Artificial Intelligence (AI) is fueling more sophisticated and autonomous cyber threats, requiring defenders to adopt equally advanced tools to keep pace. One of the most promising developments is agentic AI, which enables autonomous agents to detect, respond to, and remediate threats with minimal human intervention.
Although AI has long been part of cybersecurity, agentic AI marks a shift toward intelligent automation that interprets context, makes decisions, and acts on predefined goals.
Whether you’re evaluating emerging technologies or actively integrating AI into your security stack, understanding how agentic AI works – and where it fits – will help you strengthen your security posture in an era of increasingly intelligent threats.

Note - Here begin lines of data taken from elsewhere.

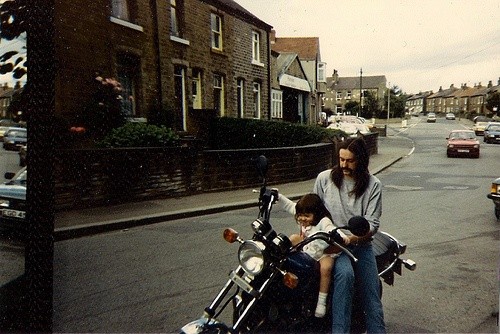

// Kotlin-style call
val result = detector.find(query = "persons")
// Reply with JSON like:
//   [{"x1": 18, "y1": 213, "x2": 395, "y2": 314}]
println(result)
[
  {"x1": 312, "y1": 137, "x2": 387, "y2": 334},
  {"x1": 276, "y1": 193, "x2": 350, "y2": 317}
]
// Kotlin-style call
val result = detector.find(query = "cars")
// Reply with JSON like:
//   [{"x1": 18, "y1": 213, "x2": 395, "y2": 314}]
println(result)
[
  {"x1": 484, "y1": 175, "x2": 500, "y2": 218},
  {"x1": 445, "y1": 112, "x2": 455, "y2": 120},
  {"x1": 2, "y1": 127, "x2": 27, "y2": 151},
  {"x1": 482, "y1": 121, "x2": 500, "y2": 144},
  {"x1": 0, "y1": 163, "x2": 28, "y2": 234},
  {"x1": 18, "y1": 140, "x2": 27, "y2": 166},
  {"x1": 0, "y1": 126, "x2": 10, "y2": 142},
  {"x1": 426, "y1": 112, "x2": 437, "y2": 123},
  {"x1": 473, "y1": 122, "x2": 489, "y2": 136},
  {"x1": 445, "y1": 129, "x2": 481, "y2": 158},
  {"x1": 473, "y1": 116, "x2": 494, "y2": 124}
]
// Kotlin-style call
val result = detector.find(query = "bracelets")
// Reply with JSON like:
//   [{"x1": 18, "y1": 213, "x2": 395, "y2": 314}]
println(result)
[{"x1": 352, "y1": 235, "x2": 359, "y2": 243}]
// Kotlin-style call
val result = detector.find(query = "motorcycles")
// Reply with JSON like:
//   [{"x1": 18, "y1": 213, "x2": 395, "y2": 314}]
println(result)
[{"x1": 175, "y1": 154, "x2": 417, "y2": 334}]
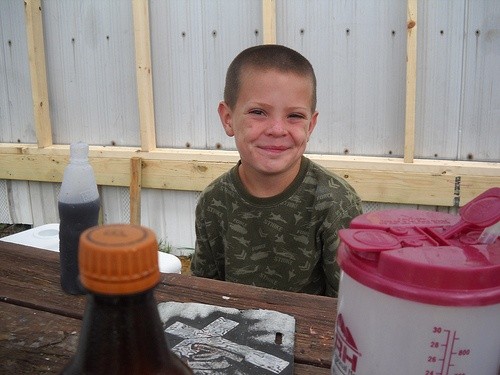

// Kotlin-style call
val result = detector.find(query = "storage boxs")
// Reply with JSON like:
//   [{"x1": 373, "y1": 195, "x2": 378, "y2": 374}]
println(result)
[{"x1": 0, "y1": 223, "x2": 183, "y2": 275}]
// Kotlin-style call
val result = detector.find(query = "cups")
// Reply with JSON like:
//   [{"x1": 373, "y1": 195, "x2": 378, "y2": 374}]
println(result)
[{"x1": 331, "y1": 187, "x2": 500, "y2": 375}]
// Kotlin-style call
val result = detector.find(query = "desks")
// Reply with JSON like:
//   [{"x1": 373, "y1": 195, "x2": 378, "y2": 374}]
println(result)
[{"x1": 0, "y1": 241, "x2": 338, "y2": 375}]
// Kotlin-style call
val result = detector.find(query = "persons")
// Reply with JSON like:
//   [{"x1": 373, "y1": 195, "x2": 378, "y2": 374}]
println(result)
[{"x1": 189, "y1": 44, "x2": 364, "y2": 298}]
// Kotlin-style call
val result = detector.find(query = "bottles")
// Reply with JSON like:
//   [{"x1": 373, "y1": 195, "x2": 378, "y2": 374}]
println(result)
[
  {"x1": 61, "y1": 224, "x2": 193, "y2": 375},
  {"x1": 57, "y1": 144, "x2": 100, "y2": 295}
]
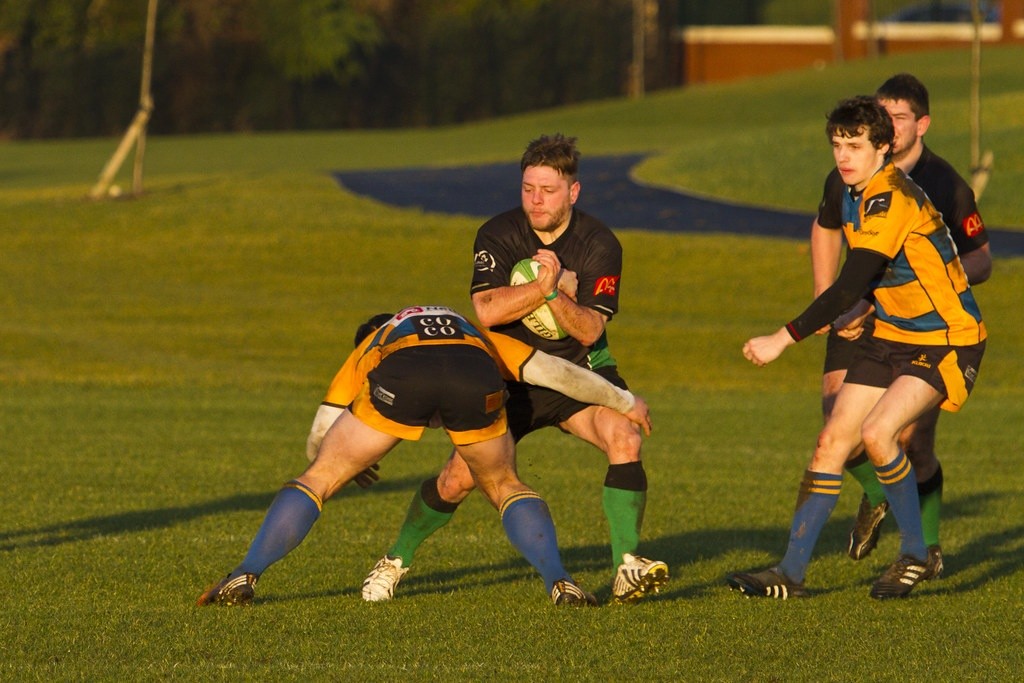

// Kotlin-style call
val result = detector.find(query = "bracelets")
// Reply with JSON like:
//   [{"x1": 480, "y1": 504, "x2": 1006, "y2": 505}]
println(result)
[{"x1": 545, "y1": 289, "x2": 557, "y2": 301}]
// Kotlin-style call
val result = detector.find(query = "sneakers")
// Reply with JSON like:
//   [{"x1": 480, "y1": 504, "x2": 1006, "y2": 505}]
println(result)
[
  {"x1": 870, "y1": 549, "x2": 935, "y2": 600},
  {"x1": 198, "y1": 572, "x2": 257, "y2": 606},
  {"x1": 848, "y1": 492, "x2": 890, "y2": 560},
  {"x1": 613, "y1": 553, "x2": 670, "y2": 605},
  {"x1": 551, "y1": 579, "x2": 597, "y2": 608},
  {"x1": 361, "y1": 555, "x2": 409, "y2": 601},
  {"x1": 924, "y1": 544, "x2": 944, "y2": 579},
  {"x1": 727, "y1": 566, "x2": 810, "y2": 598}
]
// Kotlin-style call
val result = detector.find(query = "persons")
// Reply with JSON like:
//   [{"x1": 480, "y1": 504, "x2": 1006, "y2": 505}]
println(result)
[
  {"x1": 362, "y1": 132, "x2": 670, "y2": 607},
  {"x1": 195, "y1": 303, "x2": 652, "y2": 608},
  {"x1": 724, "y1": 95, "x2": 988, "y2": 602},
  {"x1": 808, "y1": 74, "x2": 993, "y2": 582}
]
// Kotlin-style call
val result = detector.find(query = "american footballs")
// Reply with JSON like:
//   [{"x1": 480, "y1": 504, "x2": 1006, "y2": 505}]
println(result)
[{"x1": 508, "y1": 257, "x2": 569, "y2": 341}]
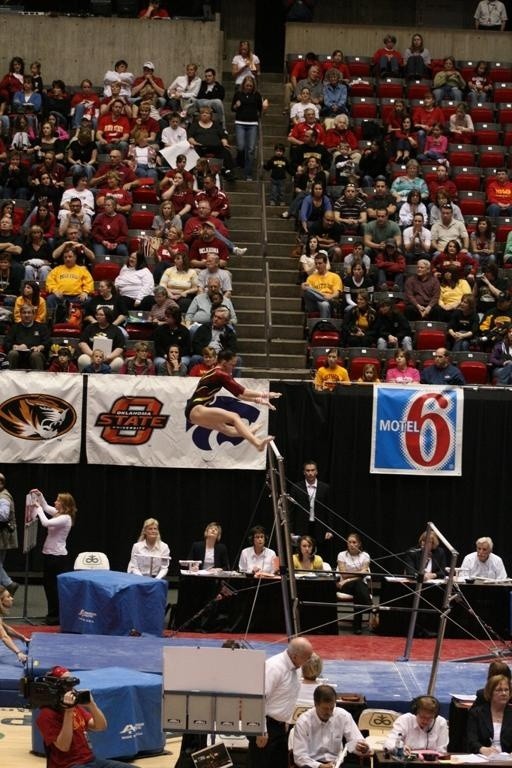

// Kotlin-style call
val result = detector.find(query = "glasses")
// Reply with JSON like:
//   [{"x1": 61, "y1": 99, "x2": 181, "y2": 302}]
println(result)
[
  {"x1": 197, "y1": 206, "x2": 209, "y2": 210},
  {"x1": 346, "y1": 184, "x2": 356, "y2": 188},
  {"x1": 442, "y1": 203, "x2": 451, "y2": 209}
]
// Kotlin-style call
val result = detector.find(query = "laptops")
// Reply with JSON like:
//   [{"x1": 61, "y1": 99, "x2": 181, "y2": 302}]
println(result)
[{"x1": 191, "y1": 742, "x2": 234, "y2": 768}]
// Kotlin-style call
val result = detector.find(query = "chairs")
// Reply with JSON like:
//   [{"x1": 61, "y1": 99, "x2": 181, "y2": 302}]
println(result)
[
  {"x1": 336, "y1": 565, "x2": 375, "y2": 633},
  {"x1": 286, "y1": 721, "x2": 348, "y2": 767},
  {"x1": 2, "y1": 72, "x2": 240, "y2": 381},
  {"x1": 288, "y1": 49, "x2": 510, "y2": 384}
]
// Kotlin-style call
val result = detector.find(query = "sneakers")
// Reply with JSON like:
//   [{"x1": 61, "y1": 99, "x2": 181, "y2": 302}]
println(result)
[{"x1": 233, "y1": 247, "x2": 249, "y2": 258}]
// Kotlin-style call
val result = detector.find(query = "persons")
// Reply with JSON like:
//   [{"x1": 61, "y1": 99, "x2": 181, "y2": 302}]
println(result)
[
  {"x1": 288, "y1": 684, "x2": 371, "y2": 768},
  {"x1": 0, "y1": 54, "x2": 233, "y2": 192},
  {"x1": 282, "y1": 34, "x2": 512, "y2": 235},
  {"x1": 386, "y1": 348, "x2": 419, "y2": 383},
  {"x1": 504, "y1": 231, "x2": 512, "y2": 266},
  {"x1": 404, "y1": 258, "x2": 439, "y2": 323},
  {"x1": 291, "y1": 534, "x2": 323, "y2": 574},
  {"x1": 38, "y1": 667, "x2": 138, "y2": 768},
  {"x1": 346, "y1": 257, "x2": 372, "y2": 336},
  {"x1": 178, "y1": 520, "x2": 230, "y2": 572},
  {"x1": 248, "y1": 637, "x2": 313, "y2": 768},
  {"x1": 0, "y1": 472, "x2": 18, "y2": 596},
  {"x1": 473, "y1": 0, "x2": 506, "y2": 31},
  {"x1": 373, "y1": 298, "x2": 410, "y2": 357},
  {"x1": 341, "y1": 290, "x2": 377, "y2": 358},
  {"x1": 285, "y1": 653, "x2": 337, "y2": 739},
  {"x1": 466, "y1": 675, "x2": 512, "y2": 755},
  {"x1": 314, "y1": 350, "x2": 351, "y2": 388},
  {"x1": 238, "y1": 526, "x2": 279, "y2": 577},
  {"x1": 30, "y1": 489, "x2": 76, "y2": 626},
  {"x1": 289, "y1": 460, "x2": 332, "y2": 544},
  {"x1": 335, "y1": 534, "x2": 380, "y2": 633},
  {"x1": 1, "y1": 587, "x2": 33, "y2": 663},
  {"x1": 462, "y1": 535, "x2": 507, "y2": 577},
  {"x1": 297, "y1": 252, "x2": 341, "y2": 322},
  {"x1": 261, "y1": 141, "x2": 290, "y2": 206},
  {"x1": 443, "y1": 265, "x2": 469, "y2": 317},
  {"x1": 232, "y1": 38, "x2": 262, "y2": 98},
  {"x1": 470, "y1": 218, "x2": 500, "y2": 282},
  {"x1": 357, "y1": 364, "x2": 381, "y2": 382},
  {"x1": 431, "y1": 240, "x2": 479, "y2": 281},
  {"x1": 471, "y1": 264, "x2": 508, "y2": 314},
  {"x1": 128, "y1": 517, "x2": 170, "y2": 582},
  {"x1": 479, "y1": 292, "x2": 512, "y2": 348},
  {"x1": 388, "y1": 696, "x2": 451, "y2": 756},
  {"x1": 404, "y1": 531, "x2": 450, "y2": 578},
  {"x1": 231, "y1": 76, "x2": 262, "y2": 181},
  {"x1": 184, "y1": 348, "x2": 283, "y2": 453},
  {"x1": 374, "y1": 238, "x2": 407, "y2": 292},
  {"x1": 422, "y1": 348, "x2": 467, "y2": 385},
  {"x1": 140, "y1": 0, "x2": 173, "y2": 20},
  {"x1": 0, "y1": 174, "x2": 247, "y2": 374},
  {"x1": 299, "y1": 236, "x2": 330, "y2": 282},
  {"x1": 464, "y1": 660, "x2": 512, "y2": 711},
  {"x1": 450, "y1": 294, "x2": 482, "y2": 360},
  {"x1": 489, "y1": 325, "x2": 512, "y2": 388},
  {"x1": 344, "y1": 243, "x2": 370, "y2": 275}
]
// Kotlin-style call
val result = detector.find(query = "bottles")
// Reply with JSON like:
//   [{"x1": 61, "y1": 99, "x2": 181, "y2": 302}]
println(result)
[{"x1": 393, "y1": 732, "x2": 406, "y2": 763}]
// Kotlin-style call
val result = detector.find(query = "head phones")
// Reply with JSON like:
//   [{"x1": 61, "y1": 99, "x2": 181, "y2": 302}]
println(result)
[{"x1": 410, "y1": 695, "x2": 442, "y2": 717}]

In this Q&A with Dan Richings, Senior Vice President of Global Customer Success and Solutions at Adaptiva, we explore how agentic AI differs from traditional AI, the role it plays in modern vulnerability management, and the considerations organizations must weigh before deployment.
Agentic AI is a buzzworthy concept right now. How is agentic AI different from traditional automation or AI used in cybersecurity tools today?
Agentic AI uses autonomous agents to handle specific tasks, focusing on assigning the right tasks to AI. These specialized models are designed for targeted functions, outperforming standard AI models that rely on general prompts.
What sets agentic AI apart from traditional AI is its ability to act with a degree of independence and intent. These agents are programmed to interpret events, make decisions, and take action without needing constant input from users.
Instead of simply reacting to direct prompts, agentic AI responds dynamically to real-world events based on predefined goals and instructions. This shift allows for more intelligent automation, reducing the need for continuous oversight.
What are the biggest challenges security teams face today when it comes to vulnerability detection and remediation, and how can agentic AI help solve them?
Security tools continue to integrate AI capabilities in new and innovative ways, and agentic AI is just one example of how these tools are steadily improving. The core challenge, however, is that threats and vulnerabilities are evolving just as rapidly, also leveraging AI to execute sophisticated attack flows. While staying ahead of these emerging threats remains a major challenge for security teams, AI is helping defenders close gaps that are inherent in many manual processes.
For example, in vulnerability remediation, AI’s ability to understand the intent behind code, rather than simply recognizing a file by its signature, is critical to blocking attacks before they occur.
Can you walk us through how an agentic AI system might autonomously detect and remediate a vulnerability in real time?
The AI agent monitors the system, ingests threat intelligence feeds from vulnerability management tools, and uses this data to identify disclosed vulnerabilities by sensing, reasoning, and acting.
Agentic AI systems leverage a predefined set of contextual reasoning and decision-making rules to evaluate potential threat behaviors, such as how executables might act when launched, enabling automated decision-making for remediation. When determining the appropriate response to malware, the agent assesses whether to patch the software, isolate it, block network traffic, delete and clean the file, or take any other necessary autonomous action before threat actors can execute their intended purpose.
What role does human oversight play when deploying agentic AI in a security environment?
When it comes to any type of AI, we should remember that while AI is a powerful tool, it is not infallible. We still need humans to define boundaries in which AI can operate, like managing what tasks agents perform, and what they are allowed to do by setting guardrails and limitations.
What are the security considerations organizations should keep in mind when adopting agentic AI?
For security teams, it’s essential to fully understand each agent’s intended function and behavior, and to have a failover plan in place should it not perform as expected. As mentioned earlier, AI is not infallible and should not be trusted wholeheartedly without human validation.
AI requires training, whether from the organization’s environment and system behaviors or from the security company responsible for developing the AI tool. In fact, AI training agent roles are increasingly becoming more common, and I think this is the way that the industry is progressing.
Looking ahead, how do you see agentic AI shaping the future of autonomous endpoint management and cybersecurity more broadly?
AI is a double-edged sword because we’re using AI in cyber defense, but malicious actors are also using autonomous agents to execute attacks. Overall, cyber defense is becoming increasingly more autonomous, and AI agents will become more responsible for maintaining healthy systems.
Thank you, Dan, for sharing your insights on agentic AI!